More Oxfam Humanitarian Emergency responders arrived in Vanuatu this afternoon along with other aid workers on a RAAF plane carrying 17,500kg of Australian Aid.
More aid arrived yesterday and with Australia, New Zealand and the UK pledging aid, much more is expected to arrive in the coming days and weeks.
“The Vanuatu Government is working hard for its people but the need for humanitarian aid in response to this crisis is enormous,” Mr Collett van Rooyen said.
“There are more than 100,000 people likely homeless, every school destroyed, full evacuation centres, damage to health facilities and the morgue,” Mr Collet van Rooyen said.

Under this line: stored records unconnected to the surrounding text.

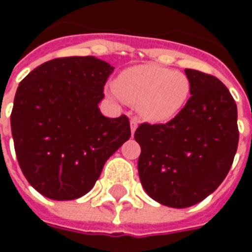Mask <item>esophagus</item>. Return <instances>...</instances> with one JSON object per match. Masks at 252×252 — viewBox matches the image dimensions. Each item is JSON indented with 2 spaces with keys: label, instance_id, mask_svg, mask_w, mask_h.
Instances as JSON below:
<instances>
[{
  "label": "esophagus",
  "instance_id": "34e87169",
  "mask_svg": "<svg viewBox=\"0 0 252 252\" xmlns=\"http://www.w3.org/2000/svg\"><path fill=\"white\" fill-rule=\"evenodd\" d=\"M137 126H139V120H137L136 117H132V119H131V132H132V135H133V133H135V131H136Z\"/></svg>",
  "mask_w": 252,
  "mask_h": 252
}]
</instances>
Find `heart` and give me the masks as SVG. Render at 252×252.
<instances>
[{"label":"heart","instance_id":"b5f03b06","mask_svg":"<svg viewBox=\"0 0 252 252\" xmlns=\"http://www.w3.org/2000/svg\"><path fill=\"white\" fill-rule=\"evenodd\" d=\"M108 94L116 101L137 102L140 115L148 121L166 123L188 102L190 82L184 72L158 64H139L121 71Z\"/></svg>","mask_w":252,"mask_h":252}]
</instances>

“Reports today of catastrophic devastation in Erromango and Tanna Islands in the south with non concrete buildings completely flattened and the few concrete buildings without roofs confirm that there are still many many people in need across the archipelago.
“The aid that is beginning to arrive now is very welcome, but we will need much more,” he said.
Oxfam Australia Executive Director Helen Szoke said Oxfam Australia had now launched a full scale appeal to help the many thousands of people affected by the devastating cyclone.
“Oxfam is committed to helping Vanuatu for as long as it takes,” she said.
Cyclone Pam made a direct hit on Vanuatu on Friday night, tearing through the archipelago with winds of up to 250kmh.With more than 250,000 people at risk from the severe tropical cyclone there is real concern of a potentially high death toll and of enormous destruction, particularly given the traditional housing that is so prevalent through the islands. Dr Szoke said grave fears were held for those people on the outer islands with little or no protection from the 250kmh winds.
Port Vila was recently named in the Natural Hazards Risk Atlas and is known as the city most exposed to natural disasters in the world because it faces a combination of risks including earthquakes, tsunamis, flooding and tropical cyclones such as Cyclone Pam.